::: Task data
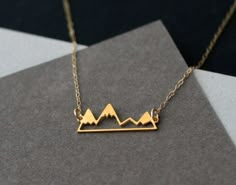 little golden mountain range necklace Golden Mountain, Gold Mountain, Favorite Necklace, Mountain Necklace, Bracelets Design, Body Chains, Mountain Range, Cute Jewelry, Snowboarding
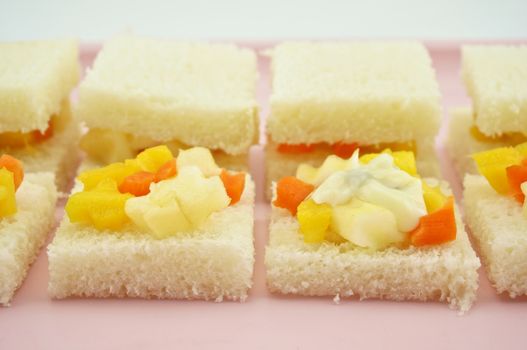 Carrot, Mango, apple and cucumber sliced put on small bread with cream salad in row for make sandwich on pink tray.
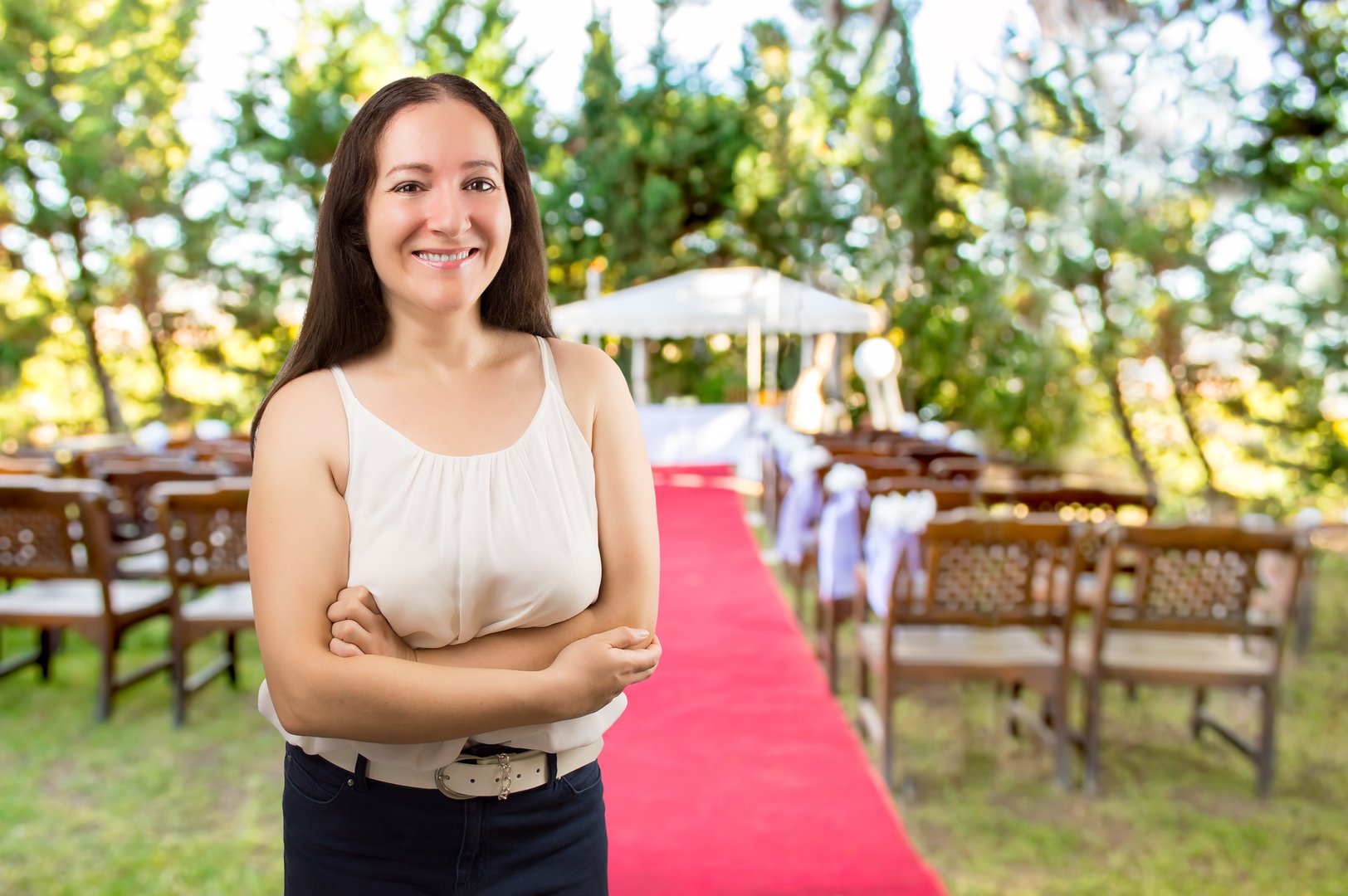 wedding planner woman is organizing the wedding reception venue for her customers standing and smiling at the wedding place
::::::
::: Task data
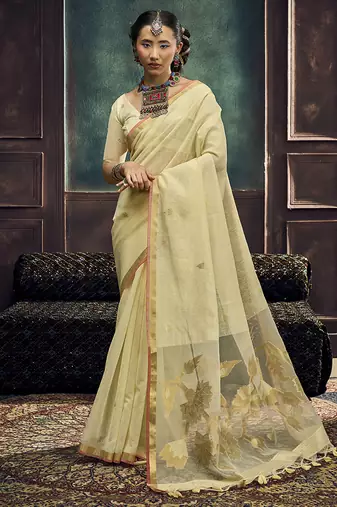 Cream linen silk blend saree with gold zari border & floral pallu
::::::
::: Task data
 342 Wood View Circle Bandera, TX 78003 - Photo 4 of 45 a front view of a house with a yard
::::::
Task to carry out
Please revise the records beginning at the line that has "little golden mountain" and stopping after the line that has "wedding planner woman", replacing "pink" with "white" and keeping everything else the same. Give only those lines, without the pictures.

Solution to the exercise
 little golden mountain range necklace Golden Mountain, Gold Mountain, Favorite Necklace, Mountain Necklace, Bracelets Design, Body Chains, Mountain Range, Cute Jewelry, Snowboarding
 Carrot, Mango, apple and cucumber sliced put on small bread with cream salad in row for make sandwich on white tray.
 wedding planner woman is organizing the wedding reception venue for her customers standing and smiling at the wedding place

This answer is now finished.